I already said I do play loud. I play gigs and have band practices weekly. For the gigs i'm usually at around 50% volume as I'm being mic'd up, but for band practices it gets pretty damn loud at like 70% volume. Anyway at the moment I think I've decided on carrying on with my current setup. As I understand it now; because I'm only using one 16ohm cab my amp isn't outputting the full 120w so it's less dangerous than I first thought. I understand that it's still not recommended but I don't ever see myself needing to turn it up more than I do for band practices, and that has been fine for months so hopefully nothing goes wrong! If I have the spare cash lying around in the future then I will either upgrade the speaker or get a cheap 2x12.


----------



## TheWinterSnow (Jun 18, 2014)

breadtruck said:


> As far as my amps ohms, is it locked to 16 ohms? On the back it says minimum total 8 ohms. It says I can connect one 16 ohm cab , two 16 ohm cabs, or one 8 ohm cab. If I have just the one 16 ohm cab connected, does it half the output wattage to ~60w? If so does that mean I'm safe for now as long as I'm not cranking it to 100%?



If it says 120w @ 8 ohms, then you get 60w if you plug in a 16 ohm cabinet. Most solid state amps that aren't in home theater and low frequency stuff (subwoofers) are 8 ohms, and the fact the amp is rated at 120w but has an 8 ohm minimum would mean that the amp is 120w @ 8 ohms, if that was at 16 ohms they would have called it a 240w amp. Only having 60w would explain why you need to crank the amp so hard, you are getting just more than one and one half times more volume than a 1W amp would give you.

That is how power rating traditionally work, so I am 99% sure that is the way it is, unless Orange did some weird stuff, but I doubt it considering they have very little in their specifications on the amp, which if they did do something less traditional would cause problems that they would either be liable for or would have to clear up, so I am sure they kept it safe.

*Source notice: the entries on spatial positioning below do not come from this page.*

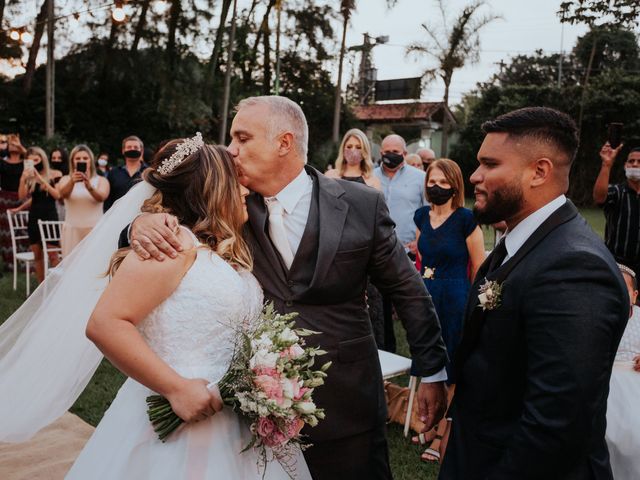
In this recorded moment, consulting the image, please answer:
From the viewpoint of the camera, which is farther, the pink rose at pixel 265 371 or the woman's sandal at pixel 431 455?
the woman's sandal at pixel 431 455

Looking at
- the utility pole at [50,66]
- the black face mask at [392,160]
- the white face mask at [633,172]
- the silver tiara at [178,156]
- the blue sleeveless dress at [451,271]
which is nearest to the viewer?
the silver tiara at [178,156]

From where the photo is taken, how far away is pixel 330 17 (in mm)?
27688

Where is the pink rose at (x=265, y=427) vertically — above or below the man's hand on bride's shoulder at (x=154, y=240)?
below

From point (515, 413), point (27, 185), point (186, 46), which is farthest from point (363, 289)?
point (186, 46)

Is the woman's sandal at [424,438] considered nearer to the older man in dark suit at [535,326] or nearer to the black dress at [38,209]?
the older man in dark suit at [535,326]

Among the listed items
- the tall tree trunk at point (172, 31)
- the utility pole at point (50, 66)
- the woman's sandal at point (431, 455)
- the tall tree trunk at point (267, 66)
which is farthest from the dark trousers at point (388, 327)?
the tall tree trunk at point (267, 66)

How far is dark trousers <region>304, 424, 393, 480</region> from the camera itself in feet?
8.51

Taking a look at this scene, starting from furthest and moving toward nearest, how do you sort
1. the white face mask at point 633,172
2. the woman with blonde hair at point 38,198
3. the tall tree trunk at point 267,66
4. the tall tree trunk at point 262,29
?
1. the tall tree trunk at point 267,66
2. the tall tree trunk at point 262,29
3. the woman with blonde hair at point 38,198
4. the white face mask at point 633,172

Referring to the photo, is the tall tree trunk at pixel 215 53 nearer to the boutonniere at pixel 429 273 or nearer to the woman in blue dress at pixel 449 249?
the woman in blue dress at pixel 449 249

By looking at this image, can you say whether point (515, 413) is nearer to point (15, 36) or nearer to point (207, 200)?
point (207, 200)

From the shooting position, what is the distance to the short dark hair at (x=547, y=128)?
6.69 ft

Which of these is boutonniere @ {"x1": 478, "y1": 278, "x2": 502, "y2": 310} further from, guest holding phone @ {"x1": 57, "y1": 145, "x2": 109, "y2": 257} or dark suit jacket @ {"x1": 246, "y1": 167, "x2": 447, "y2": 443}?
guest holding phone @ {"x1": 57, "y1": 145, "x2": 109, "y2": 257}

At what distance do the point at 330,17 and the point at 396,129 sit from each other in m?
15.7

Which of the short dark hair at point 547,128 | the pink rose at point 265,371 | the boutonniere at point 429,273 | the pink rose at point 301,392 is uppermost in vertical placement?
the short dark hair at point 547,128
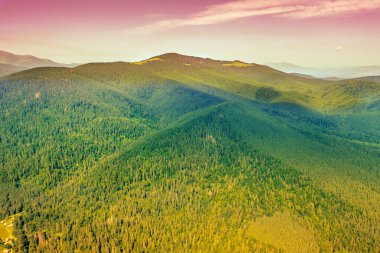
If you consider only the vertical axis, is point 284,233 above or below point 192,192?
below

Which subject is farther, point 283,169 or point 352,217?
point 283,169

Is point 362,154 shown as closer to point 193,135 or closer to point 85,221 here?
point 193,135

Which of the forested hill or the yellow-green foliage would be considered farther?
the forested hill

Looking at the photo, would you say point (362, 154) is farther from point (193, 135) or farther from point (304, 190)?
point (193, 135)

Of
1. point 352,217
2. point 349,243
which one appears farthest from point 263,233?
point 352,217

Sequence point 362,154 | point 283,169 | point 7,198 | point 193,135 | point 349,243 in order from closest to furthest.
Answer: point 349,243 → point 7,198 → point 283,169 → point 193,135 → point 362,154

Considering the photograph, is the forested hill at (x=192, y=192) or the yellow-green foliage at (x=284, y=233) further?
the forested hill at (x=192, y=192)

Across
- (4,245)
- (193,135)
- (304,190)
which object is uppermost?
(193,135)

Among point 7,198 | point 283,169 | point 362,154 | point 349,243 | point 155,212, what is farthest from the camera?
point 362,154

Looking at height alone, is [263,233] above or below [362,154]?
below

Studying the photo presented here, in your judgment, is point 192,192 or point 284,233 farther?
point 192,192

Also what was mentioned earlier is even matched power ratings between amp and cab, you can still blow speakers, but personally I wouldn't worry about it. Even with high distortion you can still hear what is called "farting" out which is a pretty nasty low frequency distortion. Then again an non-transformer coupled solid state amp will not have power bursts over the amp rating, the only power voltage spikes are generated from the speaker but that doesn't affect total power through the speaker. 60w is pushing is and the speaker might get a little hit internally, but again, I personally wouldn't worry about it.


----------



## breadtruck (Jun 19, 2014)

Thanks for the perspective, pal


----------